What is being asked:
Find "safeness: Close up" and "Вид сверху с" in the records below. Copy the lines holding them and every line between, exactly, and no others.
** Raw data follows **
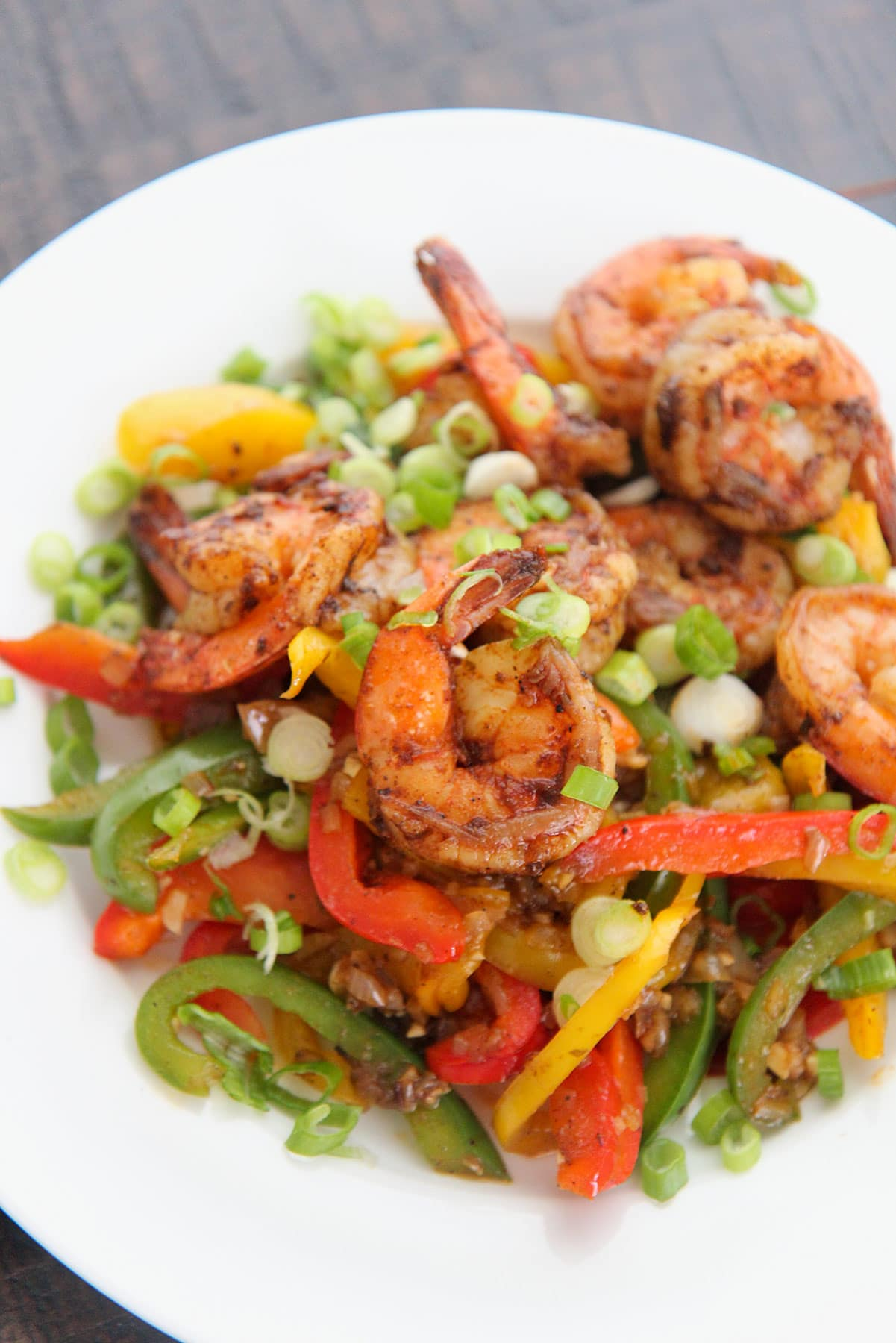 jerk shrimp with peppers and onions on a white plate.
** End of Raw data **
** Raw data follows **
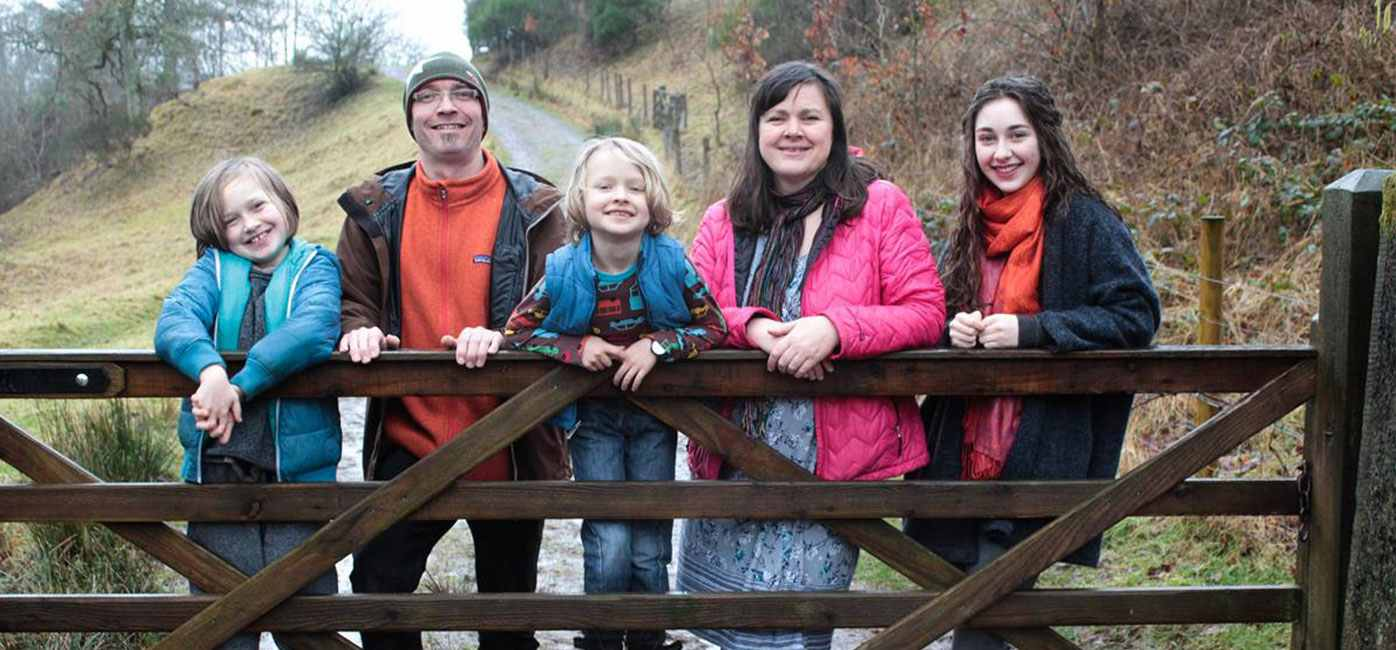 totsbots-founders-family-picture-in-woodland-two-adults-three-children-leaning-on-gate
** End of Raw data **
** Raw data follows **
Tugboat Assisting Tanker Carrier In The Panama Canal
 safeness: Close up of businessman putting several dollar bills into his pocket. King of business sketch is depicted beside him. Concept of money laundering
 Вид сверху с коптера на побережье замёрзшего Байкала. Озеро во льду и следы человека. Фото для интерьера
** End of Raw data **
Expected output:
 safeness: Close up of businessman putting several dollar bills into his pocket. King of business sketch is depicted beside him. Concept of money laundering
 Вид сверху с коптера на побережье замёрзшего Байкала. Озеро во льду и следы человека. Фото для интерьера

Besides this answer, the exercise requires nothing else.